> **SHORT EXERCISE**
Copy out all of the material below word for word, keeping every line in its original order.

══════════════════════════════

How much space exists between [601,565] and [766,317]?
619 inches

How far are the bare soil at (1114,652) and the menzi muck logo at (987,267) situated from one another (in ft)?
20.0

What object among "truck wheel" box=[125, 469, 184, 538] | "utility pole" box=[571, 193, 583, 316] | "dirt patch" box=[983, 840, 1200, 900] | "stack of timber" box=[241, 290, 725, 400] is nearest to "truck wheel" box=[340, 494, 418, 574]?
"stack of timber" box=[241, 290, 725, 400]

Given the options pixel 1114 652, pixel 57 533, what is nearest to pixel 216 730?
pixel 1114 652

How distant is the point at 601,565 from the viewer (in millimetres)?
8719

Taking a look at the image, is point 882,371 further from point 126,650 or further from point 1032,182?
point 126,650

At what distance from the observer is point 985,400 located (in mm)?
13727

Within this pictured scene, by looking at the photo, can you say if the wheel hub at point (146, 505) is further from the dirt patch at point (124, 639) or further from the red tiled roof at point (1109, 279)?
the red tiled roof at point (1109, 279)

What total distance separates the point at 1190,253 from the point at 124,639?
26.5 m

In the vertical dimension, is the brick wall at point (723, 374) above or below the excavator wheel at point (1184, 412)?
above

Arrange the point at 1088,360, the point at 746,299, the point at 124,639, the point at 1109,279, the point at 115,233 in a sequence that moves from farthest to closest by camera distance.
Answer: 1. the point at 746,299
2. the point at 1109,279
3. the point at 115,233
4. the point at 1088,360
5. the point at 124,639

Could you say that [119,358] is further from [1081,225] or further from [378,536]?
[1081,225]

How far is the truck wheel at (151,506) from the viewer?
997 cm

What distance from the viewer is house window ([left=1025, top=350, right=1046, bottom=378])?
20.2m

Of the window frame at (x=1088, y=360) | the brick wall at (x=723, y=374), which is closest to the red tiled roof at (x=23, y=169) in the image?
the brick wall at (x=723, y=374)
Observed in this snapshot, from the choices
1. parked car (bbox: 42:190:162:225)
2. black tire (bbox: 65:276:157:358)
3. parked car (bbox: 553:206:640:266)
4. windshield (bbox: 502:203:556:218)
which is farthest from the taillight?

══════════════════════════════

> **TASK RESULT**
How much space exists between [601,565] and [766,317]?
619 inches

How far are the bare soil at (1114,652) and the menzi muck logo at (987,267) situated from one another (in ft)?
20.0

What object among "truck wheel" box=[125, 469, 184, 538] | "utility pole" box=[571, 193, 583, 316] | "dirt patch" box=[983, 840, 1200, 900] | "stack of timber" box=[241, 290, 725, 400] is nearest to "truck wheel" box=[340, 494, 418, 574]?
"stack of timber" box=[241, 290, 725, 400]

Given the options pixel 1114 652, pixel 57 533, what is nearest to pixel 216 730?
pixel 1114 652

How distant is the point at 601,565 from the viewer (in millimetres)?
8719

Taking a look at the image, is point 882,371 further from point 126,650 or further from point 1032,182?
point 126,650

At what distance from the observer is point 985,400 located (in mm)?
13727

Within this pictured scene, by looking at the photo, can you say if the wheel hub at point (146, 505) is further from the dirt patch at point (124, 639) or further from the red tiled roof at point (1109, 279)?
the red tiled roof at point (1109, 279)

What total distance separates the point at 1190,253 from the point at 124,639?
26.5 m

In the vertical dimension, is the brick wall at point (723, 374) above or below the excavator wheel at point (1184, 412)?
above

Arrange the point at 1088,360, the point at 746,299, the point at 124,639, the point at 1109,279, the point at 115,233 in a sequence that moves from farthest to closest by camera distance.
Answer: 1. the point at 746,299
2. the point at 1109,279
3. the point at 115,233
4. the point at 1088,360
5. the point at 124,639

Could you say that [119,358] is further from [1081,225] or further from [378,536]?
[1081,225]

How far is the truck wheel at (151,506) from the viewer?
997 cm

What distance from the viewer is house window ([left=1025, top=350, right=1046, bottom=378])?
20.2m

Of the window frame at (x=1088, y=360) | the brick wall at (x=723, y=374), which is closest to the red tiled roof at (x=23, y=169) in the image?
the brick wall at (x=723, y=374)
Observed in this snapshot, from the choices
1. parked car (bbox: 42:190:162:225)
2. black tire (bbox: 65:276:157:358)
3. parked car (bbox: 553:206:640:266)
4. windshield (bbox: 502:203:556:218)
which is farthest from the taillight?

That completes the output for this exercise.